Your objective: Please copy out the passage below on the 2012 NCAA indoor track and field championships in full, word for word.

Passage to read:
- Dates: March 9-10, 2012
- Host city: Nampa, Idaho Boise State University
- Venue: Ford Idaho Center
- Events: 32

= 2012 NCAA Division I Indoor Track and Field Championships =

The 2012 NCAA Division I Indoor Track and Field Championships was the 47th NCAA Men's Division I Indoor Track and Field Championships and the 30th NCAA Women's Division I Indoor Track and Field Championships, held at the Ford Idaho Center in Nampa, Idaho near the campus of the host school, Boise State University. In total, thirty-two different men's and women's indoor track and field events were contested from March 9 to March 10, 2012.

At the championships, the Florida Gators track and field and Oregon Ducks track and field programs each won their third consecutive team title.

Dataset extract:
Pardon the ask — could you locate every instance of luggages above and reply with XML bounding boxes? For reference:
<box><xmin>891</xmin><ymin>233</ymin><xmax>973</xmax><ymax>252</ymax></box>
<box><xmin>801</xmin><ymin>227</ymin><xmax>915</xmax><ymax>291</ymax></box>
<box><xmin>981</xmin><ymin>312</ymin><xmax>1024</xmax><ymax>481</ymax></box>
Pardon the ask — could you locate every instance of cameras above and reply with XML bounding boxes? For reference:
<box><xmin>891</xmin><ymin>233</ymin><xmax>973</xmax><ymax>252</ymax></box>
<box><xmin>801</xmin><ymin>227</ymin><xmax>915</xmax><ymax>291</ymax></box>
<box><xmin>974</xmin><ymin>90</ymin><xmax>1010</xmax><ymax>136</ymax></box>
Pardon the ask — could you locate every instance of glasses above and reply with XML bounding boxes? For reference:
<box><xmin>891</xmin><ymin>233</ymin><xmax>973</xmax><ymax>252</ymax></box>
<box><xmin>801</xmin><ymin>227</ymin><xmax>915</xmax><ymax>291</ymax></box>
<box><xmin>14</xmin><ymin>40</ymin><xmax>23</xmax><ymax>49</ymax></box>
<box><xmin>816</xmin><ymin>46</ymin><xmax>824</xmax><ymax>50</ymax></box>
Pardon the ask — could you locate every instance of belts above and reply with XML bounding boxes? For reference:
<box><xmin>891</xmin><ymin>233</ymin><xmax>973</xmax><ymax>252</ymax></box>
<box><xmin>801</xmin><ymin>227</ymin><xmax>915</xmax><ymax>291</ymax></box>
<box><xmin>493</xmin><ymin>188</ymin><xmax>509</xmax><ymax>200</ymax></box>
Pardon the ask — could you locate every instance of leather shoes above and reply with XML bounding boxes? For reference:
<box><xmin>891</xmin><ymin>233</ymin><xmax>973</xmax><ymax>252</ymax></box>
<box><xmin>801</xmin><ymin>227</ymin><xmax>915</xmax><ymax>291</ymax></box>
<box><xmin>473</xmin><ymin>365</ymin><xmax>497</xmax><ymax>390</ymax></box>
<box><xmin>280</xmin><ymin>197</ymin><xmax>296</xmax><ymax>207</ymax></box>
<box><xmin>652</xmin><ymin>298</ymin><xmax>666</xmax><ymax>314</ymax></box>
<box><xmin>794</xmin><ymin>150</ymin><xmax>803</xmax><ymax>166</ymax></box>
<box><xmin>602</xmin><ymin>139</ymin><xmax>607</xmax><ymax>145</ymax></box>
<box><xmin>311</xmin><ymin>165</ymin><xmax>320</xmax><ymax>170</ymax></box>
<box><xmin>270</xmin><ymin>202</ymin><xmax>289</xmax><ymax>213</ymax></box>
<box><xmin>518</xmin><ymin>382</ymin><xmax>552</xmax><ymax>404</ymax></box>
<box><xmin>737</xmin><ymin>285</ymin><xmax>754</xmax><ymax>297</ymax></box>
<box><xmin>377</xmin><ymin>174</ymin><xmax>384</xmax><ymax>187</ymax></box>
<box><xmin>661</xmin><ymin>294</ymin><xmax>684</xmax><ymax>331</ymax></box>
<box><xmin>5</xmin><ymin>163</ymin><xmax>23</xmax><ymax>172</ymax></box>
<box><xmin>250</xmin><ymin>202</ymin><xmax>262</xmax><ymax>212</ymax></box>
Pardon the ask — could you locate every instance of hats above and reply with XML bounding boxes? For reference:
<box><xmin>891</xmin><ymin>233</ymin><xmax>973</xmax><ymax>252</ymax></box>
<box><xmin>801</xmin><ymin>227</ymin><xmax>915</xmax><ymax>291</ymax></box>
...
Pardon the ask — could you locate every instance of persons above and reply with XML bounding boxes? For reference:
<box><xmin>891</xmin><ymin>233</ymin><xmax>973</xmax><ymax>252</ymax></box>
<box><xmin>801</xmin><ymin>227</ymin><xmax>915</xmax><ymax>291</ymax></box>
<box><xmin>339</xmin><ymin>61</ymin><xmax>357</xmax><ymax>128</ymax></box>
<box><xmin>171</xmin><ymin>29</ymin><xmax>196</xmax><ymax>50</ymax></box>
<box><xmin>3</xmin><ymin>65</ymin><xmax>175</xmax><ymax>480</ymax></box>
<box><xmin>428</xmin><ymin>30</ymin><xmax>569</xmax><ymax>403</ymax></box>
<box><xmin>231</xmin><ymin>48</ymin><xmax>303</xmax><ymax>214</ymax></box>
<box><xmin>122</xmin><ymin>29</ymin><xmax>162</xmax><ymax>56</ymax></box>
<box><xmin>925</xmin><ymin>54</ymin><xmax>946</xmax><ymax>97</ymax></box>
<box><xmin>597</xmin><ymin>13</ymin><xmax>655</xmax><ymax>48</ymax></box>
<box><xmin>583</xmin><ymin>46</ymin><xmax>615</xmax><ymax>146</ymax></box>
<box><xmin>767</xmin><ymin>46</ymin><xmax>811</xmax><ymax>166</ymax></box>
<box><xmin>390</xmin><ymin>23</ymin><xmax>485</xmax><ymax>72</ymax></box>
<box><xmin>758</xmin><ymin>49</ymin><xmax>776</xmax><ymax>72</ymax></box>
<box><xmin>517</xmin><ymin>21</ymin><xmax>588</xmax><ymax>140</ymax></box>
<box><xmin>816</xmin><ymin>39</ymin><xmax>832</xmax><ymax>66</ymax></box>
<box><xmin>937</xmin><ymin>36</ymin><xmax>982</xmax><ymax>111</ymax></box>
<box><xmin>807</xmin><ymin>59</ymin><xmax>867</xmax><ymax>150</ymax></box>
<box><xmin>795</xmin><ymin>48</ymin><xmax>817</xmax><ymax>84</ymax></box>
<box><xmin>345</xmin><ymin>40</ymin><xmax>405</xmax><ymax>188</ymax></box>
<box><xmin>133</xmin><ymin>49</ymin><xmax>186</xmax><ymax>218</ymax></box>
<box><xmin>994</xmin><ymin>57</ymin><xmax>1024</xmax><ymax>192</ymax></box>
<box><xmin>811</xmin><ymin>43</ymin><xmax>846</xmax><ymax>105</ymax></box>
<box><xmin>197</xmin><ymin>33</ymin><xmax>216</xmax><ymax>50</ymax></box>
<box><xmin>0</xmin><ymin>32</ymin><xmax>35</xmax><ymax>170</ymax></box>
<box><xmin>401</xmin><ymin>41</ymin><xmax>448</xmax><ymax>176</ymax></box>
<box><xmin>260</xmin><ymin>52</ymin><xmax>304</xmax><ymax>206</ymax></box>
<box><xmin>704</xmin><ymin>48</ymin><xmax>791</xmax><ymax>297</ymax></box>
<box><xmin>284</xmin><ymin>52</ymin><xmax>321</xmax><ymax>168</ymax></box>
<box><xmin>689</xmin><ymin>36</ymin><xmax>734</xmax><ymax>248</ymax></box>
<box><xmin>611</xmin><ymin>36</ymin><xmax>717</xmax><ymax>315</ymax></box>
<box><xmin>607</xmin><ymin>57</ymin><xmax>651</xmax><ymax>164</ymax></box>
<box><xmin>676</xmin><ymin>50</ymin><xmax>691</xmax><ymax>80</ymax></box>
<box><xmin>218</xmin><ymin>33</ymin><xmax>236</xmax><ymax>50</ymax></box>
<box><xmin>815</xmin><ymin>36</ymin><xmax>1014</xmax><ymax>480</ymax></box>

Full solution:
- Dates: March 9-10, 2012
- Host city: Nampa, Idaho Boise State University
- Venue: Ford Idaho Center
- Events: 32

= 2012 NCAA Division I Indoor Track and Field Championships =

The 2012 NCAA Division I Indoor Track and Field Championships was the 47th NCAA Men's Division I Indoor Track and Field Championships and the 30th NCAA Women's Division I Indoor Track and Field Championships, held at the Ford Idaho Center in Nampa, Idaho near the campus of the host school, Boise State University. In total, thirty-two different men's and women's indoor track and field events were contested from March 9 to March 10, 2012.

At the championships, the Florida Gators track and field and Oregon Ducks track and field programs each won their third consecutive team title.